Tuesday, January 17, 2006

Non-Markov Tic-Tac-Toe Experiment



EXPERIMENTAL SETUP

1) The Neural Network (NN) always plays X; O is played by a hand-crafted computer opponent.
2) The computer opponent is of intermediate skill, it is not perfect, but can only be beaten if it is "forked" by X.
3) The NN is recurrent, and has multiple time steps to decide on a given move.
4) The NN controls a "focus of attention" (FOA) that can be moved around the TTT grid by using the following actions: turn right, turn left, move forward.
5) The FOA allows the NN to "see" only a single cell at a time. The input to the NN is 0 for an empty space, 1 for X, and -1 for O.
6) At the beginning of each turn the FOA of the NN is placed in the center of the grid facing a randomly selected direction (north, east, south, or west).
7) The NN is given no hint as to its current location or the direction it is facing. It must build up an internal representation based on what it has already seen through the FOA.
8) If the NN inadvertantly attempts to move the FOA out of the boundaries of the grid, it automatically forfits the game.
9) The NN selects its move by moving the FOA to a given cell and then performing a "halt" action. This "halt" action must be taken within the specified time-limit (50) or else it automatically forfits the game.
10) The move selected by the NN after halting must be legal (i.e. must be on an empty cell). If the cell is already occupied then it automatically forfits the game.
11) Feedback is given after playing a set of games (1000). Fitness is computed as the sum of the number of games won in the trial set. No credit is given for draws, losses, or premature forfits.
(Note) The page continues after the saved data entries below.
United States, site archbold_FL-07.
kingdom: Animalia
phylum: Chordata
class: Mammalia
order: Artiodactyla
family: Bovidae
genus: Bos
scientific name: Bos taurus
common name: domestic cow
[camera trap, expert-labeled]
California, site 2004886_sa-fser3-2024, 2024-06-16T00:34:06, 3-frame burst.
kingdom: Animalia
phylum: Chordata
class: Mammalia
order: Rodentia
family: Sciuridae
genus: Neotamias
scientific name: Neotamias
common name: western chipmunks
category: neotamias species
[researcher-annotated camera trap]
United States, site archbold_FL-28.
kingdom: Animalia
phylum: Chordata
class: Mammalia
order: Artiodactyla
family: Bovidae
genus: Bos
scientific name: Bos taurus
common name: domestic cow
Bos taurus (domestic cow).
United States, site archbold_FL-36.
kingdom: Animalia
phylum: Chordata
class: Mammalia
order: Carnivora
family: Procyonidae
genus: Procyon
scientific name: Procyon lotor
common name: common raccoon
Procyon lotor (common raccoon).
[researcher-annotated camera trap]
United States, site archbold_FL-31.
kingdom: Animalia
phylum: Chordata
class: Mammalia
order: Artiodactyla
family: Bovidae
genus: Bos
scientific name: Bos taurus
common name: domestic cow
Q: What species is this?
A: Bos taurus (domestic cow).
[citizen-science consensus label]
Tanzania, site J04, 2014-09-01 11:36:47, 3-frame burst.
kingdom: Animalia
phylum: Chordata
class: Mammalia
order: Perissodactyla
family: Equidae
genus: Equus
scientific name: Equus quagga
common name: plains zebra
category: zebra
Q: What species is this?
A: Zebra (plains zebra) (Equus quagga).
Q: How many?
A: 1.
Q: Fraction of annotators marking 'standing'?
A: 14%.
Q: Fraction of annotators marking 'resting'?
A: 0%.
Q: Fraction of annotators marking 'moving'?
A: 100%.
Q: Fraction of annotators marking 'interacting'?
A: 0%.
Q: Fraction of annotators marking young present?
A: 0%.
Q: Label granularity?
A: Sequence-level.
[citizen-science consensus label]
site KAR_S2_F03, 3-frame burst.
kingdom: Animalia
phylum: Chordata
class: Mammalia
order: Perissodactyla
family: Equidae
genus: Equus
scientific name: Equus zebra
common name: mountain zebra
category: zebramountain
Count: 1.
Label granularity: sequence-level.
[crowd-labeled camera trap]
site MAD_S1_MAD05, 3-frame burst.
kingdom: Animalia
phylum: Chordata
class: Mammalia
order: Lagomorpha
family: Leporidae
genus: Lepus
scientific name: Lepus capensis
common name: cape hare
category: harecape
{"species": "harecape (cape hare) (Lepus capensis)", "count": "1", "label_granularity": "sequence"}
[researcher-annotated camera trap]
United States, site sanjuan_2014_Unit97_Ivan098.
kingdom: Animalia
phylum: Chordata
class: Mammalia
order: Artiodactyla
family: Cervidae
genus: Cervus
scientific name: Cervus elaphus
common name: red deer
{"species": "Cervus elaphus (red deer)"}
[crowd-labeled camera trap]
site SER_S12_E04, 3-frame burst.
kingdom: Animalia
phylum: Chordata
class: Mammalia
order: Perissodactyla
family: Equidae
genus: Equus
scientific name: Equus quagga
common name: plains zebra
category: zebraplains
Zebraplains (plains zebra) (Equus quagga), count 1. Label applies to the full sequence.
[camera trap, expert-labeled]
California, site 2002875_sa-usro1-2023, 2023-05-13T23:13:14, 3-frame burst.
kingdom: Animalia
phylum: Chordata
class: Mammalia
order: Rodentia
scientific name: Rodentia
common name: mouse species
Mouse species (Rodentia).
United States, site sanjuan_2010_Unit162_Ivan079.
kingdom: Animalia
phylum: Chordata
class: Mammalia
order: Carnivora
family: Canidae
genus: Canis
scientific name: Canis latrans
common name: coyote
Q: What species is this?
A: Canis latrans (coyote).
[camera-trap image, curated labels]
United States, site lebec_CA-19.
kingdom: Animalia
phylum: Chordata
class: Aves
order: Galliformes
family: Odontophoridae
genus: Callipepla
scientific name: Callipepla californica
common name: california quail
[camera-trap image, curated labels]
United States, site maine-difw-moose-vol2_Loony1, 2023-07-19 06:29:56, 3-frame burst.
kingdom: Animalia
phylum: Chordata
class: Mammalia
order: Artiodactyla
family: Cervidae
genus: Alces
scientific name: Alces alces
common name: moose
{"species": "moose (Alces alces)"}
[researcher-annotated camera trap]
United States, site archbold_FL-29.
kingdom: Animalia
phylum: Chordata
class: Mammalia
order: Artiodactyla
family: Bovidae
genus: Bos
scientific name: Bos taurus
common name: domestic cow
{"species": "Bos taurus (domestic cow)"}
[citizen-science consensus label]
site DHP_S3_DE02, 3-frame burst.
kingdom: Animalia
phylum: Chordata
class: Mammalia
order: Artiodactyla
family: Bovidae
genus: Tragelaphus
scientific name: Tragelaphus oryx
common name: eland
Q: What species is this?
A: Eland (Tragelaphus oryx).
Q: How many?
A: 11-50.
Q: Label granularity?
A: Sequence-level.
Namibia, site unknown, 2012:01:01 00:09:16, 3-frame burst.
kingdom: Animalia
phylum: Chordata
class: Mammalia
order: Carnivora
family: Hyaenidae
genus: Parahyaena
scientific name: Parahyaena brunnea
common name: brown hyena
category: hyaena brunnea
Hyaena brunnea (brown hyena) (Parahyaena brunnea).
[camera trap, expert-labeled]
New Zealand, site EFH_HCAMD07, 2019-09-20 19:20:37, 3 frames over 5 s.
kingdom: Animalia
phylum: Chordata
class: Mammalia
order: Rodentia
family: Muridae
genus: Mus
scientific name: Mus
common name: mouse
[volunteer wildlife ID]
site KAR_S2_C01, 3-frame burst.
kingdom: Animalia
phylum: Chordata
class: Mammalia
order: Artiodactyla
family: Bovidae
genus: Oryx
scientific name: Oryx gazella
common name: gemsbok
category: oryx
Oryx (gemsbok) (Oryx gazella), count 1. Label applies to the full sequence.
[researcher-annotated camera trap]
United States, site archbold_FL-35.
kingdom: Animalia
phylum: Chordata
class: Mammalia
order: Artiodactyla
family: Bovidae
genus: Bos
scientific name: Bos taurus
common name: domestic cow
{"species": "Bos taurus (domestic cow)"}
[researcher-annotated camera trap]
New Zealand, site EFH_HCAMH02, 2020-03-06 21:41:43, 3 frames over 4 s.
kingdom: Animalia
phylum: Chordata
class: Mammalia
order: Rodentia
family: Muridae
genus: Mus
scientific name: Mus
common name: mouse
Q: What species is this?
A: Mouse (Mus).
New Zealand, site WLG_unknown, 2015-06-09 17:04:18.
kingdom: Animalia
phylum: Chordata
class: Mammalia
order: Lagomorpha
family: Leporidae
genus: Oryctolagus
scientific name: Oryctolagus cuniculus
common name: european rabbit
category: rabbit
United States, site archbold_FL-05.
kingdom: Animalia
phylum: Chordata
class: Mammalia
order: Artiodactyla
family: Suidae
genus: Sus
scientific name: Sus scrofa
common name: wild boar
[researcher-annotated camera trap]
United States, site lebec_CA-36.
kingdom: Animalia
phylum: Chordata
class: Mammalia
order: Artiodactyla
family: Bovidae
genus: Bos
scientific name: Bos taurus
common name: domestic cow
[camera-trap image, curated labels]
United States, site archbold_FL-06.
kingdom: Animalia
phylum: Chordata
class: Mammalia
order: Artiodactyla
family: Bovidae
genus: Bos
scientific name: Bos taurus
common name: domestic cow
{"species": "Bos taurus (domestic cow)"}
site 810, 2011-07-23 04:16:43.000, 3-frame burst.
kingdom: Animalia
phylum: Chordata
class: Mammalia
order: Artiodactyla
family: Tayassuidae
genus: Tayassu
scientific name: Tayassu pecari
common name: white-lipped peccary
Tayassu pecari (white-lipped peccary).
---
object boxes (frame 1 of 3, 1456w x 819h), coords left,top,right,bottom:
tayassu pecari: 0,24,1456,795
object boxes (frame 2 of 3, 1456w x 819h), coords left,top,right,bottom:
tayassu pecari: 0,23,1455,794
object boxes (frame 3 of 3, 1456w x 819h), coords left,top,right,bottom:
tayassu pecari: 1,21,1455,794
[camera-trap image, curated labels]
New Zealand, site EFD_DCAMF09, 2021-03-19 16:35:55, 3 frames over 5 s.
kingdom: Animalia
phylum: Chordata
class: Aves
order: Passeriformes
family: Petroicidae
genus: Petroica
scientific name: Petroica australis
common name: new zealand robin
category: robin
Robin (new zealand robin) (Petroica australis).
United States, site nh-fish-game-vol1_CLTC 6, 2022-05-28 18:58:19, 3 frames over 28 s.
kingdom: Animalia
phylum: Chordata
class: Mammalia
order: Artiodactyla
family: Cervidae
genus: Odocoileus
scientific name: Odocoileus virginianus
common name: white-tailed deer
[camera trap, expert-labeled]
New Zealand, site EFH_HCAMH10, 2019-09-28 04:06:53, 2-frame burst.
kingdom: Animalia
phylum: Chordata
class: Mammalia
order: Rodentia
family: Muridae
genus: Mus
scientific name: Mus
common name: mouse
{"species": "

As you can see, these are rather Draconian measures. To summarize: in order to be successful, the NN is expected to learn to move around its "focus of attention" that only allows it to see a single location at a time while being careful not to accidentally move outside of boundaries it has not been informed of, create an internal representation of what it has already seen, use that information to navigate successfully to an empty spot, announce that it is halting, and do all of this repeatedly for each and every one of its turns in such a way that it manages to beat a pre-programmed opponent that can never be beaten without being forked! (Remember, it receives absolutely no credit for a draw).

RESULTS

So far, after a few hours of CPU time, it has managed to discover a solution that can win 64% of the games it plays, even under these drastically difficult conditions!!

No comments: